While Jeff Bridges didn’t disclose publicly the type of lymphoma he was diagnosed with, the two most common types of this disease are Hodgkin and non-Hodgkin lymphoma. Lymphoma is a cancer of the immune system that affects infection-fighting cells called lymphocytes. And there are more than 40 different types of lymphoma.
“Lymphoma is split up into a number of different categories,” Dr. Elise Chong, a medical oncologist at Penn Medicine, previously told SurvivorNet.
“The first distinguishing breakpoint, if you will, is non-Hodgkin lymphoma versus Hodgkin lymphoma,” she added, “and those sound like two different categories. But non-Hodgkin lymphoma comprises the majority of lymphoma, and Hodgkin lymphoma is a single specific type of lymphoma.”

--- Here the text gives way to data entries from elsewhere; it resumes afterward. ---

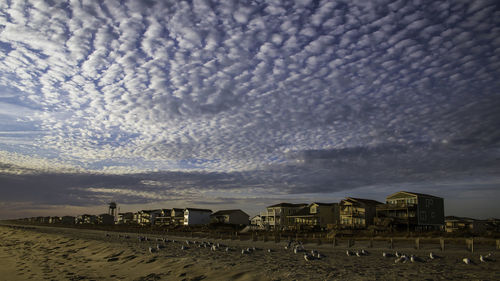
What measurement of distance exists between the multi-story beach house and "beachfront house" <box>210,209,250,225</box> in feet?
43.5

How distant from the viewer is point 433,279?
11.8 metres

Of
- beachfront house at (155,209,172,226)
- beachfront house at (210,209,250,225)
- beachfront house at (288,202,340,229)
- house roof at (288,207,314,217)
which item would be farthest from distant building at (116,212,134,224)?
beachfront house at (288,202,340,229)

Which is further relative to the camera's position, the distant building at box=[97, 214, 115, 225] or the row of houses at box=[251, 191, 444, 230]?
the distant building at box=[97, 214, 115, 225]

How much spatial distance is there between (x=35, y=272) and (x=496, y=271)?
927 inches

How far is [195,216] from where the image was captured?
100688 mm

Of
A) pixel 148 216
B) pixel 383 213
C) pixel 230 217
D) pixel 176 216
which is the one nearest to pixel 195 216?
pixel 176 216

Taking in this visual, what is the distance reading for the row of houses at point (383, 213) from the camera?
2146 inches

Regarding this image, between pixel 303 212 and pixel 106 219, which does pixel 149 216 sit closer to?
pixel 106 219

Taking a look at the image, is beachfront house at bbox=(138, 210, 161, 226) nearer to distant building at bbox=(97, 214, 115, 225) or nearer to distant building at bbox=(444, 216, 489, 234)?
distant building at bbox=(97, 214, 115, 225)

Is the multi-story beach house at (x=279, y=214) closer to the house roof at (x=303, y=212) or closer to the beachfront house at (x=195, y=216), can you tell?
the house roof at (x=303, y=212)

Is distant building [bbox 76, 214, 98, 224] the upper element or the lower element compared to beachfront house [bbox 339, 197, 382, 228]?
lower

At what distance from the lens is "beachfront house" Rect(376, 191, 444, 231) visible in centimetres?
5406

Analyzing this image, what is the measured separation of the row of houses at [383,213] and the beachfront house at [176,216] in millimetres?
46812

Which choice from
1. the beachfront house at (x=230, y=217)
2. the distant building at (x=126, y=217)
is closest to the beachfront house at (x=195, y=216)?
the beachfront house at (x=230, y=217)
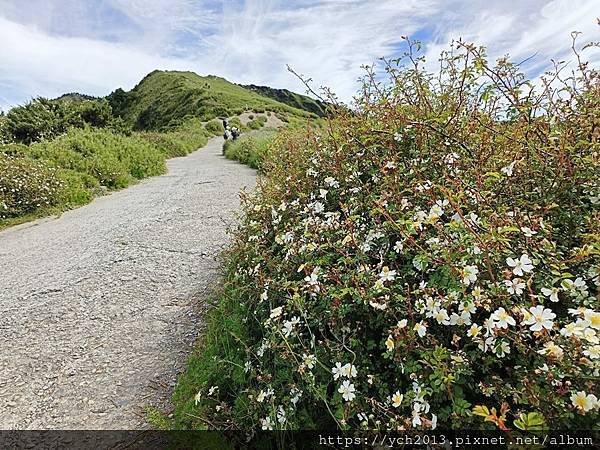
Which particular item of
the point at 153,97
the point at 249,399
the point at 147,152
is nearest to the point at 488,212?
the point at 249,399

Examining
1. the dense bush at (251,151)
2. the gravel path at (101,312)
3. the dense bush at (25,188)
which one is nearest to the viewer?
the gravel path at (101,312)

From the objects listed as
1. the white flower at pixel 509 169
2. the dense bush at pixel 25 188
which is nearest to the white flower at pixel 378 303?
the white flower at pixel 509 169

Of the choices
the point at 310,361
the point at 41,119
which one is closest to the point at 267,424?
the point at 310,361

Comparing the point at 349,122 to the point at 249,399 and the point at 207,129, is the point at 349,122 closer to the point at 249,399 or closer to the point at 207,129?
Result: the point at 249,399

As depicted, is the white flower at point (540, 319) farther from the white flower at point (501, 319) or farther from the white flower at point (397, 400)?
the white flower at point (397, 400)

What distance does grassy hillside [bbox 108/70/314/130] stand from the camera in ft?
123

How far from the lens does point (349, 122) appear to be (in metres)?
2.83

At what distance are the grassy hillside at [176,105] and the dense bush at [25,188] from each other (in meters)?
25.3

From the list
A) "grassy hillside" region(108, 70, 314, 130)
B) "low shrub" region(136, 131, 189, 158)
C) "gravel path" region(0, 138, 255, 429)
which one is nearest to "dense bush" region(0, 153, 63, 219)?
"gravel path" region(0, 138, 255, 429)

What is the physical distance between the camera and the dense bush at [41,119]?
1580 centimetres

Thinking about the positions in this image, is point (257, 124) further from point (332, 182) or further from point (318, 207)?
point (318, 207)

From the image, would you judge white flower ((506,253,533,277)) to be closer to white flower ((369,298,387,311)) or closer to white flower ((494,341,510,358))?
white flower ((494,341,510,358))

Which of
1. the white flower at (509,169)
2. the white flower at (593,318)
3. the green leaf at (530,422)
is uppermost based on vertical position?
the white flower at (509,169)

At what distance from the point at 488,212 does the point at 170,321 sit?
250 cm
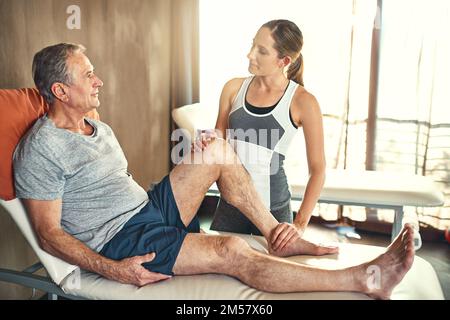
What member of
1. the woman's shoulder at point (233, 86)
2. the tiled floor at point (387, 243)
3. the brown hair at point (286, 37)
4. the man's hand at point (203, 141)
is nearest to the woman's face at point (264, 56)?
the brown hair at point (286, 37)

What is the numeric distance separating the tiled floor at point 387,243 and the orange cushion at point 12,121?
131 cm

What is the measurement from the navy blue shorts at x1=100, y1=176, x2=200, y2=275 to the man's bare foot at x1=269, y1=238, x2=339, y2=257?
0.32 metres

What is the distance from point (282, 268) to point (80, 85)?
799 millimetres

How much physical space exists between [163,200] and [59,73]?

Hodgkin lymphoma has distinctive, giant cells called Reed-Sternberg cells. The presence of these cells, which can be seen under a microscope, will help your doctor determine which of the two lymphoma types you have.
There are a few other important differences between non-Hodgkin lymphoma and Hodgkin lymphoma to note. For one thing, non-Hodgkin lymphoma is much more common. And you’re more likely to be diagnosed with it after age 55, like Jeff Bridges. People usually develop Hodgkin lymphoma at a younger age.
It should be noted that another difference between these two types of lymphoma is that non-Hodgkin lymphoma is more likely to spread in a random fashion and be found in different groups of lymph nodes in the body, while Hodgkin lymphoma is more likely to grow in a uniform way from one group of lymph nodes directly to another.
These two different types of lymphoma behave, spread and respond to treatment differently, so it’s important for you to know which type you have.